DATASET ENTRIES:
--
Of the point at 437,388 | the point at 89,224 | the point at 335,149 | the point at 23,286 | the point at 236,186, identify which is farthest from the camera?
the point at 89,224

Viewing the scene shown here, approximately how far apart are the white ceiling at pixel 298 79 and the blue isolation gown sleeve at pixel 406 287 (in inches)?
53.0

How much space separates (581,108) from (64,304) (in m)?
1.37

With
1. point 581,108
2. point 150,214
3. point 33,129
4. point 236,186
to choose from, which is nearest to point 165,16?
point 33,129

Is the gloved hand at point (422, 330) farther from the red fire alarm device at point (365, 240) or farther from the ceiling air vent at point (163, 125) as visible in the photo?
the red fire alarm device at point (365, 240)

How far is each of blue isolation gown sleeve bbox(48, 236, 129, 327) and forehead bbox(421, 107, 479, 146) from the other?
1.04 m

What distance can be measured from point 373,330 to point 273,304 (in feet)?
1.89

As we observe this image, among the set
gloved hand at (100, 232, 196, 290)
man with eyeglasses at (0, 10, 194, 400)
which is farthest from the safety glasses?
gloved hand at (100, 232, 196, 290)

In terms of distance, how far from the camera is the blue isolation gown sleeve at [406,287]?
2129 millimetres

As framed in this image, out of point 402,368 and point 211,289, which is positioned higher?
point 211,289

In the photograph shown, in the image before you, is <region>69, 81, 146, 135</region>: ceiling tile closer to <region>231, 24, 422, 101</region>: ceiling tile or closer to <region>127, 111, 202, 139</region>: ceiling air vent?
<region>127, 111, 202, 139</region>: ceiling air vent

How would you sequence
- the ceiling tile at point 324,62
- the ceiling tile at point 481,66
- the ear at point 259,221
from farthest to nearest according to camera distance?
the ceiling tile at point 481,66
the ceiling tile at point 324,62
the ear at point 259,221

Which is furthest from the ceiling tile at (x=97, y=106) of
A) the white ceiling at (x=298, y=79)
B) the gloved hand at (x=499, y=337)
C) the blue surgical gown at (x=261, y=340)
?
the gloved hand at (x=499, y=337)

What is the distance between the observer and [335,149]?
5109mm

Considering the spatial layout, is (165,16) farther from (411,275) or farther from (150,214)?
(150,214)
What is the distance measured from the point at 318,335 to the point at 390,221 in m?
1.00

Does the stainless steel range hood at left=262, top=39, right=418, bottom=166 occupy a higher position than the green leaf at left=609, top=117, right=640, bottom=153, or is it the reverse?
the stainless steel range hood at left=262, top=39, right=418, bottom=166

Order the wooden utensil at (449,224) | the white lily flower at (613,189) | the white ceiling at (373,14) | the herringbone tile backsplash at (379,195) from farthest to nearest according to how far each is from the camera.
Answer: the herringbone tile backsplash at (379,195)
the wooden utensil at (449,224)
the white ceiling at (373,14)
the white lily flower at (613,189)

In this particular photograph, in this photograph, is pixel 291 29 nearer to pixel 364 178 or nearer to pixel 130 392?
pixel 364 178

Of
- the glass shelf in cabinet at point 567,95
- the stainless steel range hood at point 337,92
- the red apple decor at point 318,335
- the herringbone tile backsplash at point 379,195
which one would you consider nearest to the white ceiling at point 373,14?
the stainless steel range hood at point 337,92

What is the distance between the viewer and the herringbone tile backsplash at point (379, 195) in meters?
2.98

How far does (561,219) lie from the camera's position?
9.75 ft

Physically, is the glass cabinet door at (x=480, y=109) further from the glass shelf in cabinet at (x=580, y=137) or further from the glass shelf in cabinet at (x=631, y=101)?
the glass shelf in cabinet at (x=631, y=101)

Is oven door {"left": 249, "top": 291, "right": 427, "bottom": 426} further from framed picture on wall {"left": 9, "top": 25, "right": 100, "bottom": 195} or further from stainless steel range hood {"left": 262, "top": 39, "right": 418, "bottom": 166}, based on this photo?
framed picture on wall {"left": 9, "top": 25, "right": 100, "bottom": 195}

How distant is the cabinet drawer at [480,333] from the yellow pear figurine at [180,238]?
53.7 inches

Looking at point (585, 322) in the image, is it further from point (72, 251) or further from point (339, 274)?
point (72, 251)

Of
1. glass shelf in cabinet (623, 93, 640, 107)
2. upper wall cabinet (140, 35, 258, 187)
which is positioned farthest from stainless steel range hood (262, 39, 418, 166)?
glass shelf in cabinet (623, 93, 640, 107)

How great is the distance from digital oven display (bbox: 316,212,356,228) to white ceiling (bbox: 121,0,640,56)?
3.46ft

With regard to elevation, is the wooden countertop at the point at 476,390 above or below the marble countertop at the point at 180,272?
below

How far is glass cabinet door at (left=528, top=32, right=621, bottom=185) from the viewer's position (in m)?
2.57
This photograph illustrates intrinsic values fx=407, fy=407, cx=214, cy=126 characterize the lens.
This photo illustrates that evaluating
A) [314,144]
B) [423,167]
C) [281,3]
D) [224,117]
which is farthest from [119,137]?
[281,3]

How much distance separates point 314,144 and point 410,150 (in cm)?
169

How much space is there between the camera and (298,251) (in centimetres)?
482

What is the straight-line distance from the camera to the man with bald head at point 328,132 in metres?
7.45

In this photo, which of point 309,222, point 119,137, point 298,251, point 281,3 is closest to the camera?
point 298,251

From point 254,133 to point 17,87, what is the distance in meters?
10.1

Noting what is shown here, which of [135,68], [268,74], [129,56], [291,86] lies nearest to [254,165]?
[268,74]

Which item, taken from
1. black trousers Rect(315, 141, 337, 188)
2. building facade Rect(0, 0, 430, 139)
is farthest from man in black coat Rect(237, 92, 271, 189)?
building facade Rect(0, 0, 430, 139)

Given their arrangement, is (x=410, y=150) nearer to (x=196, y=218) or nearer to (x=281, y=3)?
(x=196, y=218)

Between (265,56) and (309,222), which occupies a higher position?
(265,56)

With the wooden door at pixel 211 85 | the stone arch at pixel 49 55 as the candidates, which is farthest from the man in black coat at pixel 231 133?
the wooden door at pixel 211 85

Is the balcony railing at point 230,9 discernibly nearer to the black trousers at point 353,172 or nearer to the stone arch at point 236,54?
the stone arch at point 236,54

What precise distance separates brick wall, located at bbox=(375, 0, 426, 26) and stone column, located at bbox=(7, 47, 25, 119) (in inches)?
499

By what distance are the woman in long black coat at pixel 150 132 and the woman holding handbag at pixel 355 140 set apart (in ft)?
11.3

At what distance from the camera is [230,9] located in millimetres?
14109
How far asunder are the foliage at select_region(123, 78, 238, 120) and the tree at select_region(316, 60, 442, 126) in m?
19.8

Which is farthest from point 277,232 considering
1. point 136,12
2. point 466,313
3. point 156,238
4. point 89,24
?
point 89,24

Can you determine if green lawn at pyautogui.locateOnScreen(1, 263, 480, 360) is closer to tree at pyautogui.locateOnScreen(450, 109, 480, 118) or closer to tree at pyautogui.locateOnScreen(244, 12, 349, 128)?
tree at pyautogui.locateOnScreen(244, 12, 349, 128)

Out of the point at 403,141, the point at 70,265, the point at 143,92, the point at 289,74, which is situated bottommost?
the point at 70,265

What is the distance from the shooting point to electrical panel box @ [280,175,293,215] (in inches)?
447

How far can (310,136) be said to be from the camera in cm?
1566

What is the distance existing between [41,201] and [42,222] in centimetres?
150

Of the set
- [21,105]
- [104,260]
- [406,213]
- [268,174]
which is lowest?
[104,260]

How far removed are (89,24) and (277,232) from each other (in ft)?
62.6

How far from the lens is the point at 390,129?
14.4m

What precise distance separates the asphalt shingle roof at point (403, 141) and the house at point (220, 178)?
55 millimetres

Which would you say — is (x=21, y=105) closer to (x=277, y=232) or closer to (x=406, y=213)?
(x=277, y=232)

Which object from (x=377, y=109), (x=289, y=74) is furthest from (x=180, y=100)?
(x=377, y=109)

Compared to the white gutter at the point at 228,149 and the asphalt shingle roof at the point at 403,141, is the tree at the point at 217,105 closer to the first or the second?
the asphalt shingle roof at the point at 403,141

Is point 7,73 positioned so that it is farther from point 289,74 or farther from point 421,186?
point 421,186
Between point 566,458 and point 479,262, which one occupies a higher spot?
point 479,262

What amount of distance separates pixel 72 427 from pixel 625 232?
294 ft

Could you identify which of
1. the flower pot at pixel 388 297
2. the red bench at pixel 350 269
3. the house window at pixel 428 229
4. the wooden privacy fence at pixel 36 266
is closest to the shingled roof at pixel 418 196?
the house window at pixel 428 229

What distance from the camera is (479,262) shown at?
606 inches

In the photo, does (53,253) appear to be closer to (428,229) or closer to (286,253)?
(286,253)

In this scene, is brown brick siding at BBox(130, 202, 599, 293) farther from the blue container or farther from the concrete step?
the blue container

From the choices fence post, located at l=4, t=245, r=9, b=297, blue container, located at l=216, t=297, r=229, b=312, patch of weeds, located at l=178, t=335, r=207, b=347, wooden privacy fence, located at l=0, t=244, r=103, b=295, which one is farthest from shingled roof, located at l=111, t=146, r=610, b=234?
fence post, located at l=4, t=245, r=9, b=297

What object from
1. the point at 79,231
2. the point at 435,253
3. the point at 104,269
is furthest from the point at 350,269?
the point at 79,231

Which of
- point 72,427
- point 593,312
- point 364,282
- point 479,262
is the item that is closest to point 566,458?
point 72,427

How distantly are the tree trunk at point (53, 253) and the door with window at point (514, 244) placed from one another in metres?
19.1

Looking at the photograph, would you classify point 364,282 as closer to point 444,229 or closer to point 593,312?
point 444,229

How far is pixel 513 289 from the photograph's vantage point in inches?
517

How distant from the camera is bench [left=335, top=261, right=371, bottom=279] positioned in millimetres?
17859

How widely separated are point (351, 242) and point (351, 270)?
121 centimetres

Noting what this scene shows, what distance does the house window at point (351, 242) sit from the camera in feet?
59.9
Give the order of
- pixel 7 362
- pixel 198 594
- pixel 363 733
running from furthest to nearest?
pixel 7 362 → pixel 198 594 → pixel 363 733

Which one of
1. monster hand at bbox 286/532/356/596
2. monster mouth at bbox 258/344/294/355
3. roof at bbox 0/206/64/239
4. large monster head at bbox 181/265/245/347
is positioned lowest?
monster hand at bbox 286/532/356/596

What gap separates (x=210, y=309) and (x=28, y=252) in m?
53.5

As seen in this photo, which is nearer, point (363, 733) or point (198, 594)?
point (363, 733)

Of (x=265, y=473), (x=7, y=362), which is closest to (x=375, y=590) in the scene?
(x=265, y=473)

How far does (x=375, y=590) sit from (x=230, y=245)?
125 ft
--
Restate word for word the lines from the one holding "How distantly are" to the end of the listing, both ends included, and nothing more.

IN RESPONSE:
How distantly are the tree trunk at point (53, 253) and the door with window at point (514, 244) placed from one another in metres?
19.1

Looking at the photograph, would you classify point 364,282 as closer to point 444,229 or closer to point 593,312?
point 444,229

How far is pixel 513 289 from the photograph's vantage point in inches?
517

How distant from the camera is bench [left=335, top=261, right=371, bottom=279] positioned in millimetres?
17859

How widely separated are point (351, 242) and point (351, 270)?
121 centimetres

Noting what this scene shows, what distance does the house window at point (351, 242) sit from the camera in feet?
59.9
Give the order of
- pixel 7 362
- pixel 198 594
- pixel 363 733
running from furthest to nearest?
pixel 7 362 → pixel 198 594 → pixel 363 733

Which one of
1. monster hand at bbox 286/532/356/596
2. monster mouth at bbox 258/344/294/355
3. roof at bbox 0/206/64/239
4. large monster head at bbox 181/265/245/347
is positioned lowest?
monster hand at bbox 286/532/356/596

What gap separates (x=210, y=309) and (x=28, y=252) in m?
53.5

As seen in this photo, which is nearer, point (363, 733) or point (198, 594)?
point (363, 733)

Of (x=265, y=473), (x=7, y=362), which is closest to (x=375, y=590) in the scene?
(x=265, y=473)

How far does (x=375, y=590) sit from (x=230, y=245)?
125 ft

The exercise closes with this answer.